Silvia Amancei & Bogdan Armanu

artist in residence September 2015, Romania /



Statement

Our main goal as artists/cultural workers is to support the inequalities of Western Discourse and to ensure the power relations within it.
In the same time, as humans, but also as artists/cultural workers, we calculate each of our steps and maneuvers in order to ensure our survival.
Therefore, by presenting (through an artist talk/presentation) our performative practice from our student years (1979-1983) within the residency, we hope to ensure subjective criteria.

Biography

Silvia Amancei and Bogdan Armanu are patiently building a fictional archive which reconstructs a part of the (supposedly) unknown, supressed, invisible or otherwise forgotten art history in the former Eastern Europe, while ironically reflecting upon their own condition of marginality in the current globalized art world.
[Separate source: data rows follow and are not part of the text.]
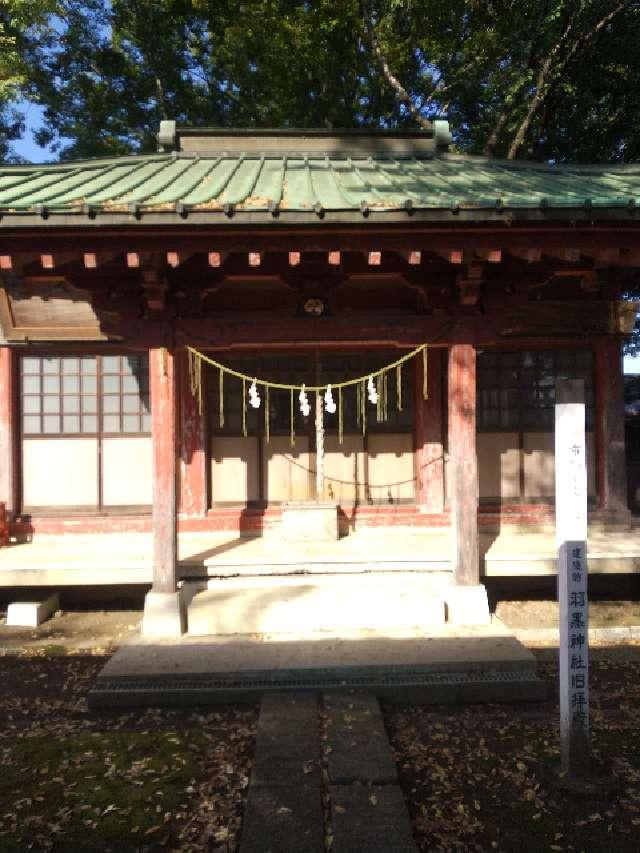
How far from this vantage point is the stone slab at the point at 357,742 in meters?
3.72

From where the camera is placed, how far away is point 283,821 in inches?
130

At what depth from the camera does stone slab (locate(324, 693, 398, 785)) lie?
146 inches

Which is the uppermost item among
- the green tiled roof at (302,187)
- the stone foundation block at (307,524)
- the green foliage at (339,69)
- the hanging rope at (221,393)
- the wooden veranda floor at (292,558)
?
the green foliage at (339,69)

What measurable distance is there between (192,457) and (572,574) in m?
5.39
They instantiate a lack in the discourse of art history that is constitutive for the cultural mechanisms which surround the changing relations of power today. At the same time, they produce additions and suplements to the existing archive, inventing performances and actions that could have taken place in the past, but come into being in a deliberately belated manner. By mixing up document and fiction, they re-enact the aesthetic and theoretic principles of the retro-avant-garde, already used in the 80's by IRWIN, Kazimir Malevich from Belgrade, or, more recently, by Walter Benjamin, in order to reveal, on the one hand, the current fetishization of experimental art under communism, and on the other, the internal contradictions of this crucial cultural phenomenon that comprises, in nuce, the germs of a different modernity - a modernity which may still alter the current status quo. Amancei and Armanu impose a series of gestures which deflect the seriousness of the former avant-gardes, while preserving the codes of rebelion, oppositionality, marginality and futility. However, they are neither deconstructivists, nor postmodernists. They avoid aestheticizing the vocabulary of the neo-avant-gardes, while carefully recomposing parallel narratives which ultimately reveal the constructed nature of our history and the fractures of our present-day self-understanding.”